On Thursday, more than 700 people were killed in a stampede outside the holy city of Mecca. The disaster took place during the annual Hajj pilgrimage, which draws about 2 million Muslims to Saudi Arabia each year.
Although this was the deadliest Hajj episode in a quarter-century, it is a story that is sadly familiar. In Mina, where Thursday’s disaster took place, stampedes killed more than 360 people in 2006 and 244 in 2004. In the worst Hajj stampede, 1,426 pilgrims were crushed in a pedestrian tunnel leading to Mecca in 1990.
Worldwide, human stampedes are so common—and so confounding—that they’ve inspired their own body of academic research within the larger field of study on crowd behavior. According to one 2010 study led by Edbert Hsu of the Johns Hopkins School of Medicine, 215 human stampedes took place worldwide between 1980 and 2007, leading to more than 7,000 deaths and 14,000 injuries. Stampedes have been evaluated as a public health issue, and as a sociological phenomenon. Others have asked whether the right algorithm could help identify dangerous crowd surges before they turn deadly.
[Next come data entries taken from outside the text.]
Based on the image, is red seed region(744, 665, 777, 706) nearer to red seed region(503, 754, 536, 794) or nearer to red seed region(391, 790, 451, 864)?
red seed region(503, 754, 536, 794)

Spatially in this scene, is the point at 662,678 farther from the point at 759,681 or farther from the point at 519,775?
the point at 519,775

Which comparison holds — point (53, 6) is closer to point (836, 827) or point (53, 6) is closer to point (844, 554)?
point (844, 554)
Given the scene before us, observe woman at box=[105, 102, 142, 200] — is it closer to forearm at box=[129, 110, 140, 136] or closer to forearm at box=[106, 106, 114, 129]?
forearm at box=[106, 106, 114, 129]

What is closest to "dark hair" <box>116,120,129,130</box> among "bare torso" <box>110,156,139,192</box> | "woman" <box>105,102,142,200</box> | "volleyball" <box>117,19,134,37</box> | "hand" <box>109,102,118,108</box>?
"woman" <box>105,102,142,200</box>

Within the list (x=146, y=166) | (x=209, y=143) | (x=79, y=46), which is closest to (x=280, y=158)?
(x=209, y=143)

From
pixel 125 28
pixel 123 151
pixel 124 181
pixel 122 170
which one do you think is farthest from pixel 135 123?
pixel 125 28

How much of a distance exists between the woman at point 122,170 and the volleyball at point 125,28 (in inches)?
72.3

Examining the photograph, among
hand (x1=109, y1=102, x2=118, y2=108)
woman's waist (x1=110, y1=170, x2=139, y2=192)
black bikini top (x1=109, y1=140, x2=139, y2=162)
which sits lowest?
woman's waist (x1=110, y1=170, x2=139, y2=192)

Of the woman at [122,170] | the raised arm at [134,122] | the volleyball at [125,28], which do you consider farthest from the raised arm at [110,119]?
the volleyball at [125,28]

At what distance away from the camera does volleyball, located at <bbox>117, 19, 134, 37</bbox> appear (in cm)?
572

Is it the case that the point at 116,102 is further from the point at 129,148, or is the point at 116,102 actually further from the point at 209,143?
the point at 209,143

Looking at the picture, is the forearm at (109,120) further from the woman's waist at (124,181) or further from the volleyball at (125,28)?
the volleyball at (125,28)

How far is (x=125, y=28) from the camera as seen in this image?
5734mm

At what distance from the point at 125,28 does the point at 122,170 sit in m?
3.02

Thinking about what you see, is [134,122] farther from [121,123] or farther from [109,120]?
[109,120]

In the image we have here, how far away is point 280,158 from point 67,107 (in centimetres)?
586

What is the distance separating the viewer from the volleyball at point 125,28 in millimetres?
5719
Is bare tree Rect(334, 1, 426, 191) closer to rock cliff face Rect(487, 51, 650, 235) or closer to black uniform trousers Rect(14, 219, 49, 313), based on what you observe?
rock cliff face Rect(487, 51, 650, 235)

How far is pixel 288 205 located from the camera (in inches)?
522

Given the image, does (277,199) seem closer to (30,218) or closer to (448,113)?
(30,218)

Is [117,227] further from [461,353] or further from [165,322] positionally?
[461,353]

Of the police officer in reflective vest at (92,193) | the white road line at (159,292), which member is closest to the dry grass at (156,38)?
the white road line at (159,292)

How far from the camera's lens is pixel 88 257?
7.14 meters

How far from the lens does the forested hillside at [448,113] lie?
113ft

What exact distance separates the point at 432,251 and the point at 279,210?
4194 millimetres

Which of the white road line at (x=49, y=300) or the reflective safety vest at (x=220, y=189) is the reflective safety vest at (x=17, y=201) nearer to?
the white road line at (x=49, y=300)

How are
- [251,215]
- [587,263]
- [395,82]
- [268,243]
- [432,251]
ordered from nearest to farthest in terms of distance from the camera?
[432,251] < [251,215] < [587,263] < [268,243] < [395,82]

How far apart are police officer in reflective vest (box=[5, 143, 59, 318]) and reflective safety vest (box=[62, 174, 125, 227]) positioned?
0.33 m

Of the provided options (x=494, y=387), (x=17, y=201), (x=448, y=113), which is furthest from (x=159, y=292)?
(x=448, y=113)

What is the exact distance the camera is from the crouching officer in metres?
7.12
Large religious gatherings are a particular stampede danger in the developing world. A 2013 paper out of India, for example, found that 79 percent of stampedes in that country have taken place at religious events, as opposed to political or entertainment-related events. In 2014, 178 people were killed in various Indian stampedes, and the country’s annual total death toll from stampedes has topped 300 four times in the past decade. According to Hsu’s research, the deadliest stampedes are concentrated in Southeast Asia and in Africa, and at religious events. But they can and do occur anywhere, as evidenced by the notorious New York stampede at a 2008 Wal-Mart Black Friday sale, which killed a store employee. With a growing global population concentrated in crowded cities, Hsu and his team found in 2010 that stampede incidents were on the rise.